REQUIRED WORK> Pictures aside, write out the data exactly as it reads.

== Segment start ==

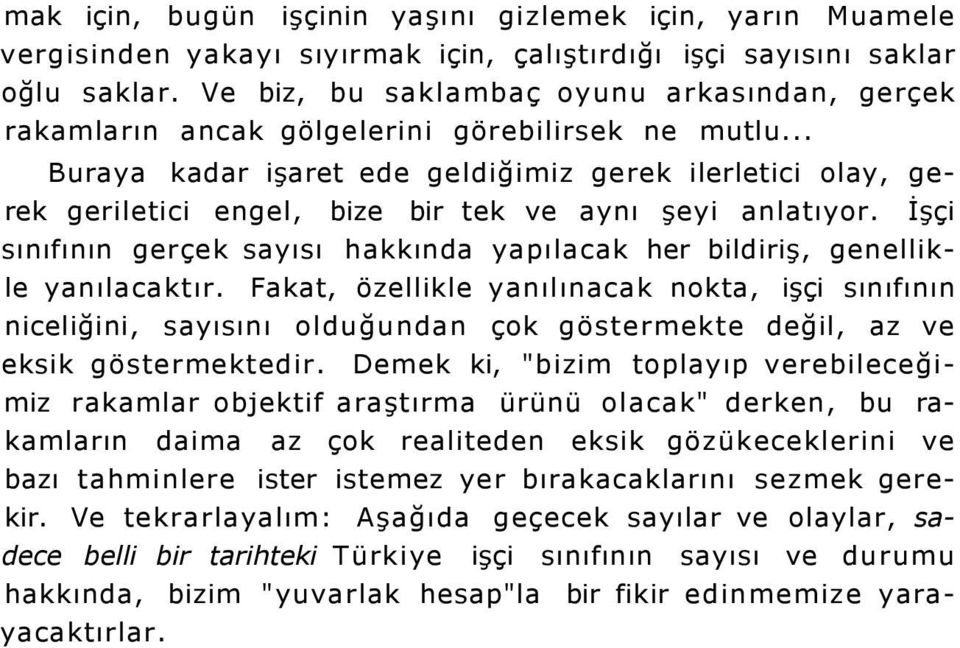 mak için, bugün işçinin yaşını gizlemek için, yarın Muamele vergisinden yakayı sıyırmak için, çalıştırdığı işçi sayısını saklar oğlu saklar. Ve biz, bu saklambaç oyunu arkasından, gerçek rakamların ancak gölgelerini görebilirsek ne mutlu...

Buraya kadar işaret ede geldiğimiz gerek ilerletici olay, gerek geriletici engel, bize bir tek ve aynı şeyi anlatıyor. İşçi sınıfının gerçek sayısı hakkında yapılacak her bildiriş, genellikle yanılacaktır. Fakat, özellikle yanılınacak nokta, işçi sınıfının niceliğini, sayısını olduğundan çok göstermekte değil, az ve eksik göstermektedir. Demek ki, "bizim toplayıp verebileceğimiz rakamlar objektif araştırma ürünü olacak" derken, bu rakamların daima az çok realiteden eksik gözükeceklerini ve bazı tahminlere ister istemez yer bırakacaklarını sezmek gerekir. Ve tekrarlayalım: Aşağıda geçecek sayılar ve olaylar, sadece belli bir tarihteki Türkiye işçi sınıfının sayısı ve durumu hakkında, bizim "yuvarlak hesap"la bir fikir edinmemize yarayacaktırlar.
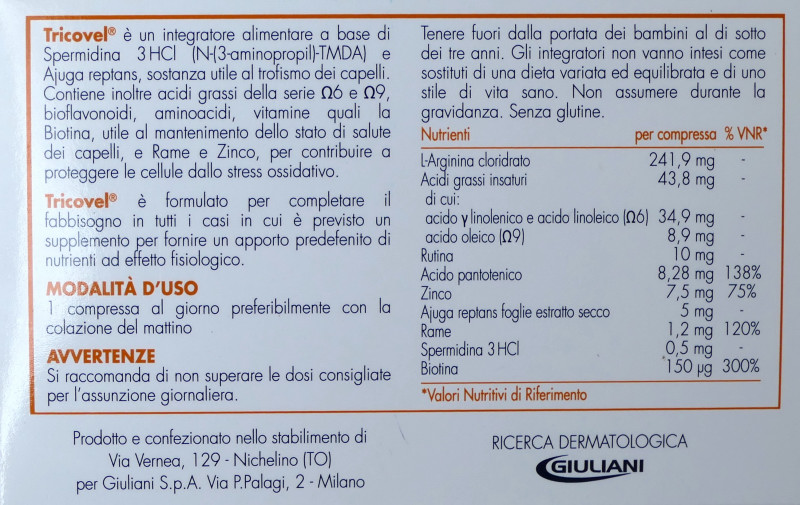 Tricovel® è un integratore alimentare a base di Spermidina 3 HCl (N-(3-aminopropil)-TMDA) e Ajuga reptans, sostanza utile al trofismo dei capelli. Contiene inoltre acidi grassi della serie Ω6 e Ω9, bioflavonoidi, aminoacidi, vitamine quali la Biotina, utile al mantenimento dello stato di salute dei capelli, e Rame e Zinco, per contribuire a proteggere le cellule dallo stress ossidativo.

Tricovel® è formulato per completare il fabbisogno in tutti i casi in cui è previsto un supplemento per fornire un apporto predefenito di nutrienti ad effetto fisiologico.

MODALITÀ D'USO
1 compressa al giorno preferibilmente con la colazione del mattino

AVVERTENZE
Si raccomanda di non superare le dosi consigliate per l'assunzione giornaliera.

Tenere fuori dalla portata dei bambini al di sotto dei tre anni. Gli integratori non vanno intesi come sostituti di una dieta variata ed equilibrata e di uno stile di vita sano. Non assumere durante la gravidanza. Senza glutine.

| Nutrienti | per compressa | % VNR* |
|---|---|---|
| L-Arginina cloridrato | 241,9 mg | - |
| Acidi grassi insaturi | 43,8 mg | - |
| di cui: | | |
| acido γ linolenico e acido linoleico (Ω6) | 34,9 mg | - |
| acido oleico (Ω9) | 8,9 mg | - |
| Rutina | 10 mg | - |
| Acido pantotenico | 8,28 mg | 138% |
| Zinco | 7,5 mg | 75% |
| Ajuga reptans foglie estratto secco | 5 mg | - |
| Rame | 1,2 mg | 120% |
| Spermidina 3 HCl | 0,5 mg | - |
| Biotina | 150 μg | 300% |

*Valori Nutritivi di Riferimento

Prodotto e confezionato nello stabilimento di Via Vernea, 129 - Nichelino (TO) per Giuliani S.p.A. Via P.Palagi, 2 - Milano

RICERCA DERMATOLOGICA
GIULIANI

== Segment end ==

EXERCISE OUTPUT>
 mak için, bugün işçinin yaşını gizlemek için, yarın Muamele vergisinden yakayı sıyırmak için, çalıştırdığı işçi sayısını saklar oğlu saklar. Ve biz, bu saklambaç oyunu arkasından, gerçek rakamların ancak gölgelerini görebilirsek ne mutlu...

Buraya kadar işaret ede geldiğimiz gerek ilerletici olay, gerek geriletici engel, bize bir tek ve aynı şeyi anlatıyor. İşçi sınıfının gerçek sayısı hakkında yapılacak her bildiriş, genellikle yanılacaktır. Fakat, özellikle yanılınacak nokta, işçi sınıfının niceliğini, sayısını olduğundan çok göstermekte değil, az ve eksik göstermektedir. Demek ki, "bizim toplayıp verebileceğimiz rakamlar objektif araştırma ürünü olacak" derken, bu rakamların daima az çok realiteden eksik gözükeceklerini ve bazı tahminlere ister istemez yer bırakacaklarını sezmek gerekir. Ve tekrarlayalım: Aşağıda geçecek sayılar ve olaylar, sadece belli bir tarihteki Türkiye işçi sınıfının sayısı ve durumu hakkında, bizim "yuvarlak hesap"la bir fikir edinmemize yarayacaktırlar.
 Tricovel® è un integratore alimentare a base di Spermidina 3 HCl (N-(3-aminopropil)-TMDA) e Ajuga reptans, sostanza utile al trofismo dei capelli. Contiene inoltre acidi grassi della serie Ω6 e Ω9, bioflavonoidi, aminoacidi, vitamine quali la Biotina, utile al mantenimento dello stato di salute dei capelli, e Rame e Zinco, per contribuire a proteggere le cellule dallo stress ossidativo.

Tricovel® è formulato per completare il fabbisogno in tutti i casi in cui è previsto un supplemento per fornire un apporto predefenito di nutrienti ad effetto fisiologico.

MODALITÀ D'USO
1 compressa al giorno preferibilmente con la colazione del mattino

AVVERTENZE
Si raccomanda di non superare le dosi consigliate per l'assunzione giornaliera.

Tenere fuori dalla portata dei bambini al di sotto dei tre anni. Gli integratori non vanno intesi come sostituti di una dieta variata ed equilibrata e di uno stile di vita sano. Non assumere durante la gravidanza. Senza glutine.

| Nutrienti | per compressa | % VNR* |
|---|---|---|
| L-Arginina cloridrato | 241,9 mg | - |
| Acidi grassi insaturi | 43,8 mg | - |
| di cui: | | |
| acido γ linolenico e acido linoleico (Ω6) | 34,9 mg | - |
| acido oleico (Ω9) | 8,9 mg | - |
| Rutina | 10 mg | - |
| Acido pantotenico | 8,28 mg | 138% |
| Zinco | 7,5 mg | 75% |
| Ajuga reptans foglie estratto secco | 5 mg | - |
| Rame | 1,2 mg | 120% |
| Spermidina 3 HCl | 0,5 mg | - |
| Biotina | 150 μg | 300% |

*Valori Nutritivi di Riferimento

Prodotto e confezionato nello stabilimento di Via Vernea, 129 - Nichelino (TO) per Giuliani S.p.A. Via P.Palagi, 2 - Milano

RICERCA DERMATOLOGICA
GIULIANI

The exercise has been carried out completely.